### OBJECTIF
Relevez tous les noms propres du récit sur le Pichincha ci-dessous, dans leur ordre d'apparition.

### EXTRAIT DU TEXTE
----------
Au cours de mes deux premières semaines à Quito, j’avais essayé autant comme autant de faire une excursion pour monter le Pichincha actif. Mais ça avait été impossible – à moins de payer pour un guide privé, ce qui était hors de prix. La très gentille Paola, de l’agence Maritetour, m’avait dit que la montée du Pichincha n’intéressait à peu près personne ; les gens préférant aller directement au Cotopaxi.
J’avais donc décidé de me rabattre sur le « vieux » Pichincha (le Rucu), celui qui ne fait plus de mal à une mouche depuis belles lurettes… et qui est beaucoup plus accessible.
Pour ce faire, dans un premier temps, on fournit un minimum d’efforts en se servant du téléphérique qui nous monte jusqu’à une hauteur de 4050 mètres. À partir de là, on essaie de se rendre à son sommet (4696 mètres) via un sentier aménagé qui y conduit en deux ou trois heures de marche. Le Guagua, qui se trouve quant à lui un peu plus loin, nécessite plusieurs heures de marche supplémentaire – avec un guide (quasi obligatoire).
----------
### EXTRAITS DES FICHES
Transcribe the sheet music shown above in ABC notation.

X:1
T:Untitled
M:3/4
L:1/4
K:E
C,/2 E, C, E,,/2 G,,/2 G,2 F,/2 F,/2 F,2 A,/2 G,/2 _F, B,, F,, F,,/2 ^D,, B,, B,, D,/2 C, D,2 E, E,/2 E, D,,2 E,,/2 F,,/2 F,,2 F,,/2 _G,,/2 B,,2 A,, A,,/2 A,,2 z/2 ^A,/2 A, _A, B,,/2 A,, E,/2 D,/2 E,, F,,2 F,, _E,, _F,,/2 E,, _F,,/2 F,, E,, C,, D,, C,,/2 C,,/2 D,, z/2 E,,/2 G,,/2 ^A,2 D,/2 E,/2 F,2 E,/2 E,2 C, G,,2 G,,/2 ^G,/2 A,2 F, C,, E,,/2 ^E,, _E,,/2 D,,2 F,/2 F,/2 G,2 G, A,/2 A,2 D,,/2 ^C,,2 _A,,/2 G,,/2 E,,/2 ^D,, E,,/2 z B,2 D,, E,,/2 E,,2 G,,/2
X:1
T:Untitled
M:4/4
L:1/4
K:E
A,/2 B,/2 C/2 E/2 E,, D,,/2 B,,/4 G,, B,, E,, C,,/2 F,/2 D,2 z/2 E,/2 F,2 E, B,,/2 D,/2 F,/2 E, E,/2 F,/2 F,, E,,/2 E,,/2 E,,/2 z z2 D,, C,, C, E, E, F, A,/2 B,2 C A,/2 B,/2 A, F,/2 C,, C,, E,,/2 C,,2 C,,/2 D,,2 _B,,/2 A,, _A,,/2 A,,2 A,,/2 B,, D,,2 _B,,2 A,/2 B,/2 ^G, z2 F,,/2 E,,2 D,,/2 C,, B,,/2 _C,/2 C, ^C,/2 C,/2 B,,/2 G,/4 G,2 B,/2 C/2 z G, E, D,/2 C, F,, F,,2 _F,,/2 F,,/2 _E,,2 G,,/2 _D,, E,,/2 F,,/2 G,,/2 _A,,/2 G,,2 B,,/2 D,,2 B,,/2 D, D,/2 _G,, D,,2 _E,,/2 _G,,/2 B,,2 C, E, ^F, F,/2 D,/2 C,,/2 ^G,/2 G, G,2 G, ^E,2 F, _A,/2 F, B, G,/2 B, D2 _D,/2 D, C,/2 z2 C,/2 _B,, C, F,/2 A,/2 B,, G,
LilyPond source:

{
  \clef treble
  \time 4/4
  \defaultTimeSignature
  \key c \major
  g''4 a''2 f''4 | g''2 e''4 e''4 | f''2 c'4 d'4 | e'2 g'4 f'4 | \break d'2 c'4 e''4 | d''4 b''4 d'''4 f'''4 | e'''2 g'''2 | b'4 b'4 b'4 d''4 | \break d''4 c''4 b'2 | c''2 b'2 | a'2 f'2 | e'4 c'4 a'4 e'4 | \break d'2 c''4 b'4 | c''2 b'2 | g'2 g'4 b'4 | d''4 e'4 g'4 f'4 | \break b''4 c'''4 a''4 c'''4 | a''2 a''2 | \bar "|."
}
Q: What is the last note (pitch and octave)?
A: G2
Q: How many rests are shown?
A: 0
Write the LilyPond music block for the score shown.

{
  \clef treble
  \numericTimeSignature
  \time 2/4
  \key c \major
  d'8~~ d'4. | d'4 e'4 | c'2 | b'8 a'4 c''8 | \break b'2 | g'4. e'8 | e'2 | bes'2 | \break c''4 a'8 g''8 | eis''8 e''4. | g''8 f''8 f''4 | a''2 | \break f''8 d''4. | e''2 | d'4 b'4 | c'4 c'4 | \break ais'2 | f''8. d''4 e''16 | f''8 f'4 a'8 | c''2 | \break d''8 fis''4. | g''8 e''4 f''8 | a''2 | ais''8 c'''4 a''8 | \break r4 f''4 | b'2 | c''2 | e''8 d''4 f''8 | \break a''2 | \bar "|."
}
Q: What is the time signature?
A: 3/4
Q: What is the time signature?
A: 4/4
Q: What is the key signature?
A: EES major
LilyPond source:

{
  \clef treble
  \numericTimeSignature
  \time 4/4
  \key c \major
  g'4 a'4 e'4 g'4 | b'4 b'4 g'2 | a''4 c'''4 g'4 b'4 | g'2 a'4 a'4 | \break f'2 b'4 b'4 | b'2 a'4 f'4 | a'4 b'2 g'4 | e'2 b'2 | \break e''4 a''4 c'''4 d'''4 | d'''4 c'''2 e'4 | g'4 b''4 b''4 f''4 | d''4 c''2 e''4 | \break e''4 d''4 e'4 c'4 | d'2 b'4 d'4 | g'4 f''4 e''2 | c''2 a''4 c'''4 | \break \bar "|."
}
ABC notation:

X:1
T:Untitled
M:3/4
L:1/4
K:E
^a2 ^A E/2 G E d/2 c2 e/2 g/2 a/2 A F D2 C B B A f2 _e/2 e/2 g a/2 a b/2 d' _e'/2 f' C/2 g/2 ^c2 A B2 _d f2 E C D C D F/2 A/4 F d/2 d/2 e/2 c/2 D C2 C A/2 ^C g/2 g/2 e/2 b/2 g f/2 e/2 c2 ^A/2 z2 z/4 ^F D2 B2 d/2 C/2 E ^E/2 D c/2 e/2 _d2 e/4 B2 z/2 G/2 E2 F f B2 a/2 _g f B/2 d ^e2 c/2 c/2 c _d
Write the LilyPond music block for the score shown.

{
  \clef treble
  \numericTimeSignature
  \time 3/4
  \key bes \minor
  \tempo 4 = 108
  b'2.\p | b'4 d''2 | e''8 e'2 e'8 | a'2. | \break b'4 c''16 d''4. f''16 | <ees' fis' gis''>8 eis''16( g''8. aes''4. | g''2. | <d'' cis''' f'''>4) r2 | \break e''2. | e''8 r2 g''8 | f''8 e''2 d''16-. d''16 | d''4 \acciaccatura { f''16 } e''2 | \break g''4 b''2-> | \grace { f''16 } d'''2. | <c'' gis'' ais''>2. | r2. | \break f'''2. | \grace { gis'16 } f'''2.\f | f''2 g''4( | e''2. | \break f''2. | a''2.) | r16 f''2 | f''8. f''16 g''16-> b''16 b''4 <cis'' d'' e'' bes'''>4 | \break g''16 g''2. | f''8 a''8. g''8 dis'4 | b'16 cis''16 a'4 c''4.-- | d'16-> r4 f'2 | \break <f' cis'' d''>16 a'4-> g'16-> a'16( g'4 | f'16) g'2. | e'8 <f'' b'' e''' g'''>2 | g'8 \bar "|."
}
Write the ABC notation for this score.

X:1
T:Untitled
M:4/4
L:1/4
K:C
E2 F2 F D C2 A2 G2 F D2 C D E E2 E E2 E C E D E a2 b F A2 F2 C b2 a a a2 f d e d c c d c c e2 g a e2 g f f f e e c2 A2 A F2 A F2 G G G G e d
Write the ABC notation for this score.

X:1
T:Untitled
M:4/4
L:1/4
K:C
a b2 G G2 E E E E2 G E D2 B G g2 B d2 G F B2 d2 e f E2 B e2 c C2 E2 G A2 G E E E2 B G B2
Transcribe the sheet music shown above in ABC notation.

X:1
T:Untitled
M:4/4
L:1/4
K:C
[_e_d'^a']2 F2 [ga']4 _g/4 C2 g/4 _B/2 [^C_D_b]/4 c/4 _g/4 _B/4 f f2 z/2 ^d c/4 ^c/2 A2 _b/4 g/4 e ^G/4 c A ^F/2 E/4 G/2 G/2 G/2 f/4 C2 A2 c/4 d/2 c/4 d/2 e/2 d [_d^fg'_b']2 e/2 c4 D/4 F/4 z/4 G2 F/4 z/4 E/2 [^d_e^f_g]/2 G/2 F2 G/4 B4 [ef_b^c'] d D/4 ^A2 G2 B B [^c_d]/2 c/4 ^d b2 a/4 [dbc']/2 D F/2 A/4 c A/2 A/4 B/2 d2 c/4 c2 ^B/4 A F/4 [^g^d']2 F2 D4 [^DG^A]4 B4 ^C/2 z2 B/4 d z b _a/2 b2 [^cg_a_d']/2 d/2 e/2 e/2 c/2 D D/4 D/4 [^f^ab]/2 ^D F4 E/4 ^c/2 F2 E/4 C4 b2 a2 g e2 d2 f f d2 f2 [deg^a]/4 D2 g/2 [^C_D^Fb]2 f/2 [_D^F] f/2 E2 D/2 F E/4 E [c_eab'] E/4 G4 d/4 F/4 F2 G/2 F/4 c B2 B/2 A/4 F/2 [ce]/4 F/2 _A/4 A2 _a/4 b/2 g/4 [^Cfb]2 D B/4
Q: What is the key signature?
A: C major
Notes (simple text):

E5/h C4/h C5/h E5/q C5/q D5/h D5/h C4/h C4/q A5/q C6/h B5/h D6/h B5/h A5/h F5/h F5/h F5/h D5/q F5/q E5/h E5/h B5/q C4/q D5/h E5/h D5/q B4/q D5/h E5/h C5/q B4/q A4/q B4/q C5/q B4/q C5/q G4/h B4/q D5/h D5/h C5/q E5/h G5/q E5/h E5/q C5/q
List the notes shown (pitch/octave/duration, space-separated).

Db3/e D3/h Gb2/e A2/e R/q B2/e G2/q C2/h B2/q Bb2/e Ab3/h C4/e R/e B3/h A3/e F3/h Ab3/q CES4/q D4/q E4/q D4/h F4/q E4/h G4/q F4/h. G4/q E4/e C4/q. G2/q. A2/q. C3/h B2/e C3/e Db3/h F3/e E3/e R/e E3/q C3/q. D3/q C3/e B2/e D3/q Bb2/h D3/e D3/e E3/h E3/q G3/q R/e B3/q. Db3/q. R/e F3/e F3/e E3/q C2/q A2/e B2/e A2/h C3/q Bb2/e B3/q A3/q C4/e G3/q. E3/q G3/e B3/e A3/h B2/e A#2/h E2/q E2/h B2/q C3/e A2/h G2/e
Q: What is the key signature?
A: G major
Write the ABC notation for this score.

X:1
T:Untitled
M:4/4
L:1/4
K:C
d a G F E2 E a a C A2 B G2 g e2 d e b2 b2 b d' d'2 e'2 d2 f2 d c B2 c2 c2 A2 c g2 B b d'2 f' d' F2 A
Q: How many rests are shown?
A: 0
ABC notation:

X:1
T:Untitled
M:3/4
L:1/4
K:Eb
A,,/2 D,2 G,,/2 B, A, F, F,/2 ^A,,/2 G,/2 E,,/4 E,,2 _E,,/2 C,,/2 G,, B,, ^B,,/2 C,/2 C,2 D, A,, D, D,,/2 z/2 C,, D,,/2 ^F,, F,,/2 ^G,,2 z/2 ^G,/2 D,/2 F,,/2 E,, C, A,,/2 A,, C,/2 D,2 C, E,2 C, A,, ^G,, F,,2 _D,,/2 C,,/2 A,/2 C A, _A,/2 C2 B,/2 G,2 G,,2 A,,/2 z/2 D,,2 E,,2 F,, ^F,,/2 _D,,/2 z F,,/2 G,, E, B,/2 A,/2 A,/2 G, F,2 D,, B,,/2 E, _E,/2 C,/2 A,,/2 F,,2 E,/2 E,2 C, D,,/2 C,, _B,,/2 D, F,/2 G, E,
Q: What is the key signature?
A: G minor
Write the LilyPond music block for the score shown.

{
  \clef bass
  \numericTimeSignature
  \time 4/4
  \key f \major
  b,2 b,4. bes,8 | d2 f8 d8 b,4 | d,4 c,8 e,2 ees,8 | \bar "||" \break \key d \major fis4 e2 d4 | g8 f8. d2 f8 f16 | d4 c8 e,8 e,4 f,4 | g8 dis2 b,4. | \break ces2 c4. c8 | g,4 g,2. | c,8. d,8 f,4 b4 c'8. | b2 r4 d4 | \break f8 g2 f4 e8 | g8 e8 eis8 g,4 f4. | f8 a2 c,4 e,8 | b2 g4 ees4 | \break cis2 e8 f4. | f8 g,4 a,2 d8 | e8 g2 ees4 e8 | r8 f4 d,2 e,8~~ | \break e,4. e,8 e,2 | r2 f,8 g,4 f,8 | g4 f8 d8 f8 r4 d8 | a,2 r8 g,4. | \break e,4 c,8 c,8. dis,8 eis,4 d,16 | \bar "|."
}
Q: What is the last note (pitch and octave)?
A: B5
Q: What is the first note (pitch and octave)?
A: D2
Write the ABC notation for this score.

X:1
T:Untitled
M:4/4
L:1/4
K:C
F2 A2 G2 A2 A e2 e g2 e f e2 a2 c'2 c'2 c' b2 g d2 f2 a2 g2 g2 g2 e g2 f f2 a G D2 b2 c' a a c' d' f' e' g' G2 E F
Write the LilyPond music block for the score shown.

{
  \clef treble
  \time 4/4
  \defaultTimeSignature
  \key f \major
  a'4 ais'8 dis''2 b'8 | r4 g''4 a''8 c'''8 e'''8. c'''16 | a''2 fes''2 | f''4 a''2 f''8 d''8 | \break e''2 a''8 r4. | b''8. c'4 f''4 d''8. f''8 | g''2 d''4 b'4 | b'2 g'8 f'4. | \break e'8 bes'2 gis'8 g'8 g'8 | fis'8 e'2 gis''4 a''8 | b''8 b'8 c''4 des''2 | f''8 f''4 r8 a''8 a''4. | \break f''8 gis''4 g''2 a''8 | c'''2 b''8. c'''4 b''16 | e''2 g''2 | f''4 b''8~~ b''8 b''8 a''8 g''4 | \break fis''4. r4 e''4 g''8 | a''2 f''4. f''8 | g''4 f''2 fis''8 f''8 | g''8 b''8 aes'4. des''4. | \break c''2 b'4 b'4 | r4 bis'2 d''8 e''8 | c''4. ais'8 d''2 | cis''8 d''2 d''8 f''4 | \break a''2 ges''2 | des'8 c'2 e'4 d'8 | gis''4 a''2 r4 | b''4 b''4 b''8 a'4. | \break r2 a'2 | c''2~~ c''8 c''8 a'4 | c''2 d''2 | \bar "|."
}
----------
### RÉPONSE RÉDIGÉE
Quito, Pichincha, Paola, Maritetour, Cotopaxi, Rucu, Guagua